0
votes

I have a basic understanding of how Hadoop order the data from Mapper to Reducer. I have the following data written to context Mapper. The below data is a key, value pair

abc 1234
cde 2394
dec 8273
abc 2348
cde 8780
dec 6590

Key's abc, cde, dec continuous for n-times with same or different values. Reducer reads in key with group of values. I.e

abc {1234, 2348, ...} and so on with other keys.

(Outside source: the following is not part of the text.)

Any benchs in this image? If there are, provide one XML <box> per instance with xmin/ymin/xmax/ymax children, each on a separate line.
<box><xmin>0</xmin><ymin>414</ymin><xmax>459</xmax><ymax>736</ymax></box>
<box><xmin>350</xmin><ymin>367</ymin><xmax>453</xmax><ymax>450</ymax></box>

Question: Is there a possibility of reading data into reducer in a same order of Mapper output, instead of unique keys group with values ?

1
Are you using combiner in the middle? You won't get abc(1234,2348) without combiner in place.Ravindra babu
What is your requirement?... If need the same order you can skip using reducer and just have the mapper in placemadhu
@madhu, you are right. But, my file contains some header in the beginning, which would be processed by a mapper. Data thereafter is related to the header. I need to process data based on header.srikanth
After reading the header, why can't you use Partitioner, Combiner & Sorter? Sorting the values before Reducer receiving the inputs is more efficient than sorting at ReducerRavindra babu

1 Answers

0
votes

If you are required to process the data based on header then i think you can use the below approach:-

Mapper :-

Cut the header and make that as your key and the remaining data as your value. Now all of the data for that particular header will move to the reducer.

Reducer :-

We will be having these values in reducer without grouping.

abc 1234
cde 2394
dec 8273
abc 2348
cde 8780
dec 6590

Then we will be able to process the data individually.